▸ Extract:
Is this summer a glimpse of what our future could look like under a changing climate, and what does that mean for the world’s poor who are disproportionately impacted by volatile food prices? What policy options are available to help avoid a repeat of the 2007-2008 food crisis? I sat down with FSE visiting scholar Thomas Hertel, an agricultural economist from Purdue University, to discuss these questions and related research as he wraps up his sabbatical year here at Stanford.

 

DEAN: The current drought has already had a dramatic impact on US corn prices, exceeding record highs of $8 a bushel. While American consumers are unlikely to feel the impacts until next year, the spike in corn prices has sparked debate over whether to drop or temporarily suspend US ethanol mandates to free up supply and ease the pressure on world food prices. In April, you published a paper in Nature Climate Change with Stanford environmental scientist Noah Diffenbaugh that looked at this very scenario.

How are current biofuel policies affecting the market’s ability to respond to extreme weather events like the current drought?

HERTEL: The remarkable thing about that paper is how timely it was. We predicted a volatile interplay between an extremely hot summer and the Renewable Fuel Standard for corn ethanol, and that is what we are now seeing, with the value of the mandates’ Renewable Identification Numbers (RINs) accruing greater value as the drought deepens. There are increasing calls for a waiver of the mandated 13.2 billion gallons of corn ethanol needed to meet this year’s federal renewable-fuel standards. This new source of demand (about 40 percent of production last year) has absorbed virtually all of the increased output the US has generated over the past eight years. By limiting the ability of commodity markets to adjust to yield fluctuations, biofuel mandates work in exactly the wrong direction. These price spikes are likely to be even larger in the future if these policies are not altered.

 

DEAN: In that same paper you warn that extreme weather events, like the current drought, are likely to become more common and potentially even more intense under a changing climate. To better understand the impacts of climate change on global agricultural production, trade, prices and poverty you have developed a global trade analysis model (GTAP), now used by over 10,000 members. Some of those results were published in a 2010 paper with FSE fellow David Lobell and FSE affiliated researcher Marshall Burke.

What have been some of the most interesting findings to come out of that model?

▸ Dataset excerpt:
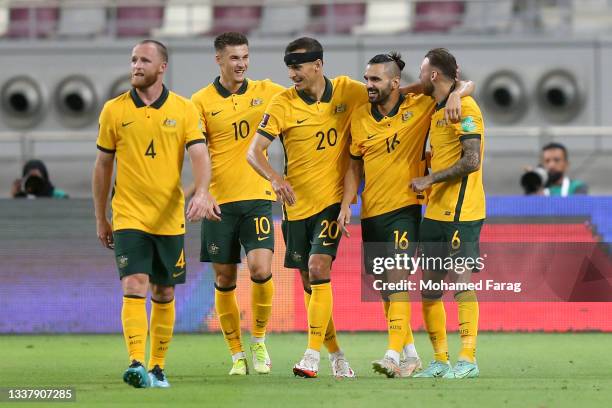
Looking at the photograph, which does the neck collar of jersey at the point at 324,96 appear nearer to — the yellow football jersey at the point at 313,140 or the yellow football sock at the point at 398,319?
the yellow football jersey at the point at 313,140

▸ Given task 1:
From the interview on drought and food prices, write out the passage starting with "Is this summer" and going on through "here at Stanford.".
▸ Given task 2:
In the interview on drought and food prices, how many gallons of corn ethanol are mandated to meet this year's federal renewable-fuel standards?

▸ Written response 1:
Is this summer a glimpse of what our future could look like under a changing climate, and what does that mean for the world’s poor who are disproportionately impacted by volatile food prices? What policy options are available to help avoid a repeat of the 2007-2008 food crisis? I sat down with FSE visiting scholar Thomas Hertel, an agricultural economist from Purdue University, to discuss these questions and related research as he wraps up his sabbatical year here at Stanford.

▸ Written response 2:
13.2 billion gallons.